• _Work task_:
Transcribe exactly, leaving out pictures, the lines from the one that holds "A youngster paints" through the end of the data below, including both end lines and no others.

(Pictures with short captions)

□ □ □

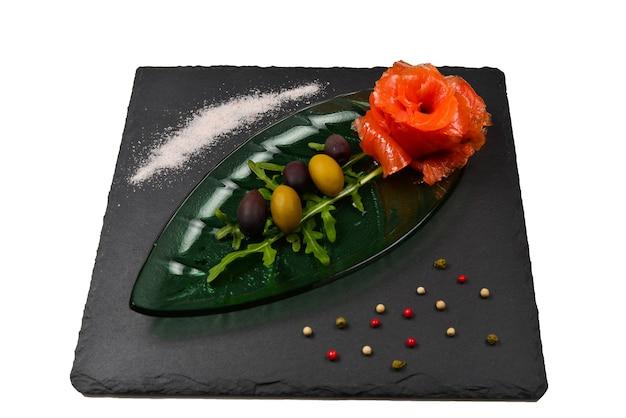 Tranches de saumon sur une assiette avec du sel et des olives isolées sur blanc.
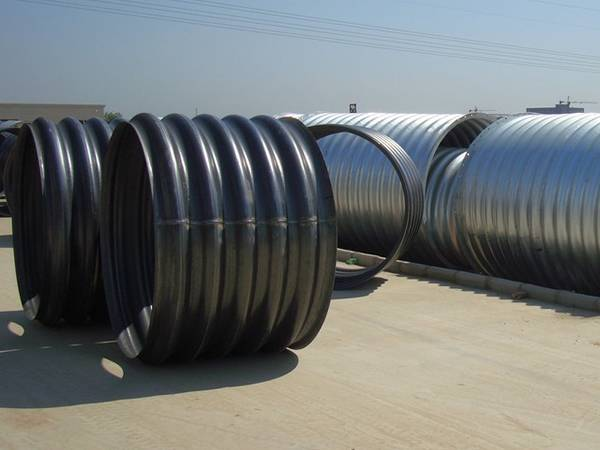Several integral corrugated steel pipes with black polymer coating and shiny zinc coating.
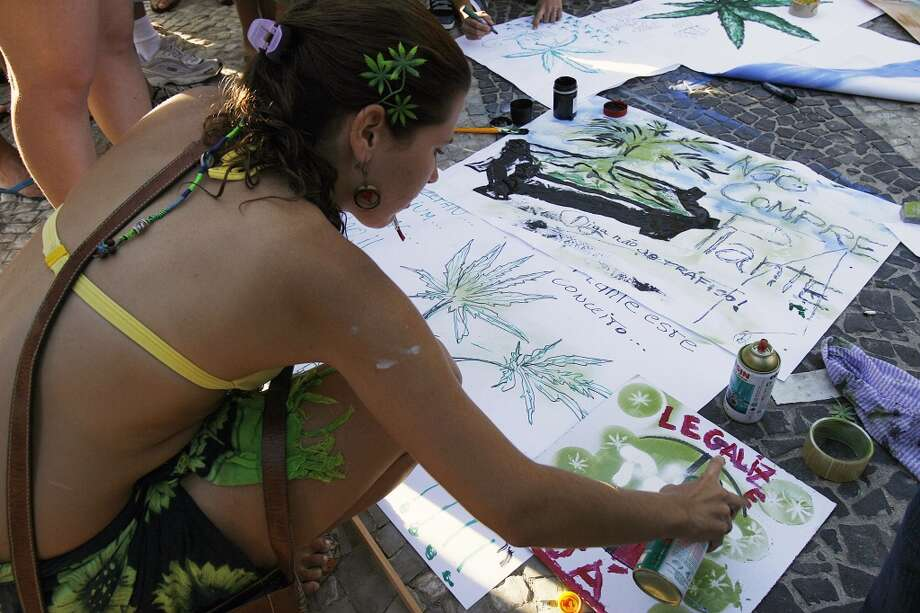 A youngster paints signs supporting the legalization of marijuana during a demonstration in Rio de Janeiro. (Photo by VANDERLEI ALMEIDA/AFP/Getty Images) Photo: VANDERLEI ALMEIDA, AFP/Getty Images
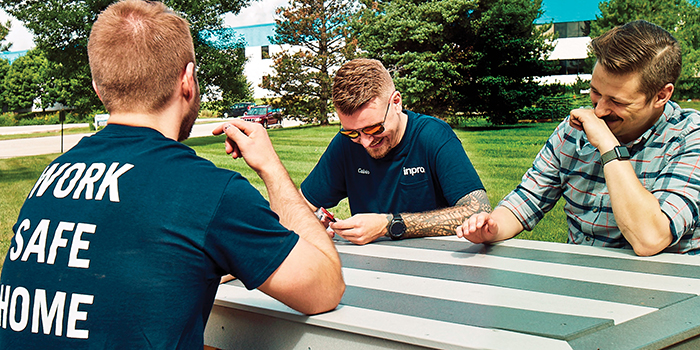 Inpro Employees sitting on a picnic table
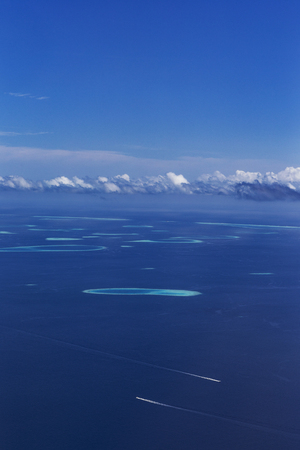 Group of atolls in Maldives from seaplane view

□ □ □

• _Written reply_:
 A youngster paints signs supporting the legalization of marijuana during a demonstration in Rio de Janeiro. (Photo by VANDERLEI ALMEIDA/AFP/Getty Images) Photo: VANDERLEI ALMEIDA, AFP/Getty Images
 Inpro Employees sitting on a picnic table
 Group of atolls in Maldives from seaplane view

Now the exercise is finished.